Exercise objective | Find the line containing "class: Mammalia". Retype it and every line after it through the end of the entries, exactly as written, with nothing added.
-- Available records follows --
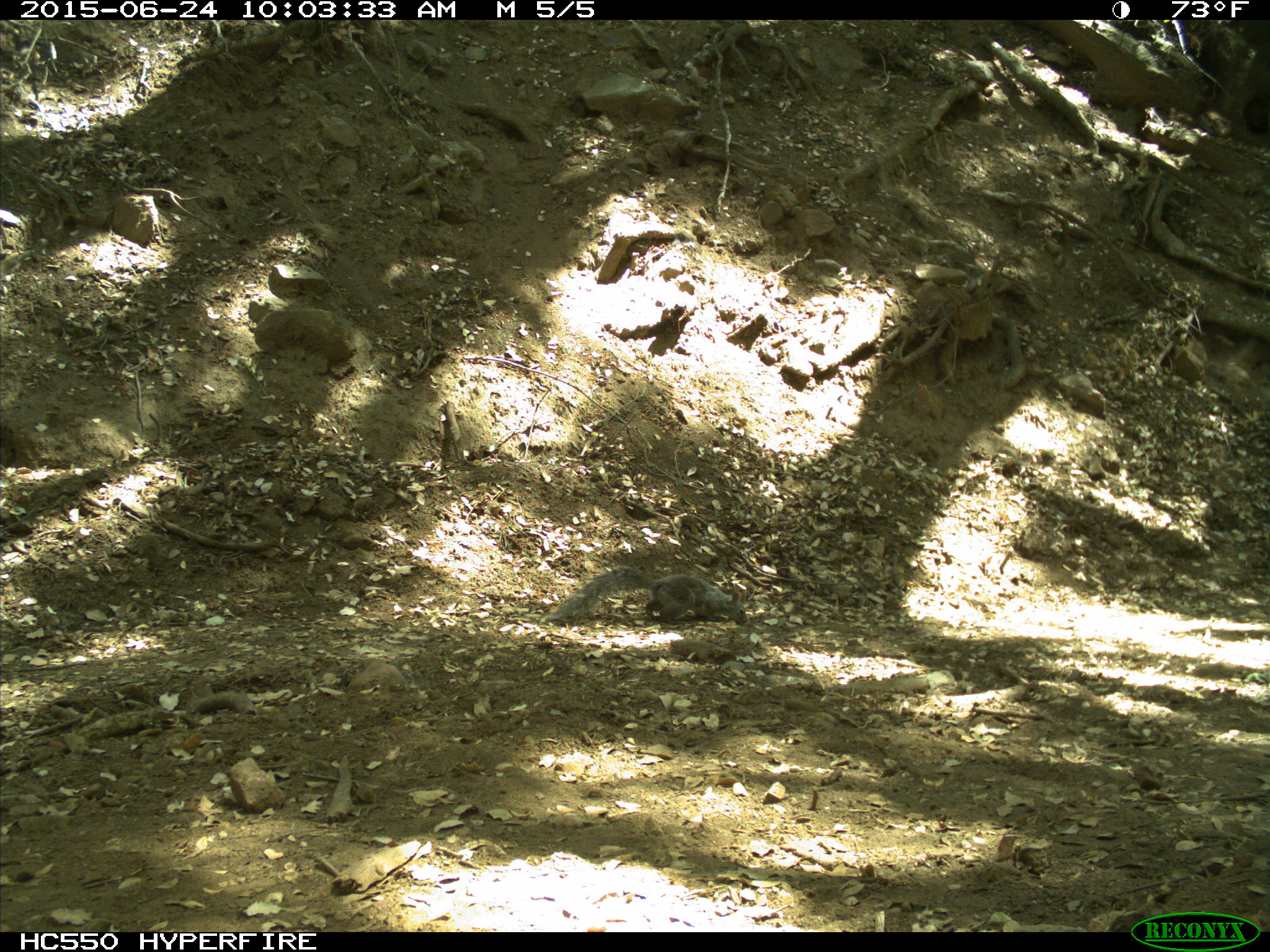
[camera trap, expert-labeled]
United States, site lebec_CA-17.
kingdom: Animalia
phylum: Chordata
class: Mammalia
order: Rodentia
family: Sciuridae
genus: Sciurus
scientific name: Sciurus carolinensis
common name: eastern gray squirrel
Sciurus carolinensis (eastern gray squirrel).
-- Available records concluded --
Task output |
class: Mammalia
order: Rodentia
family: Sciuridae
genus: Sciurus
scientific name: Sciurus carolinensis
common name: eastern gray squirrel
Sciurus carolinensis (eastern gray squirrel).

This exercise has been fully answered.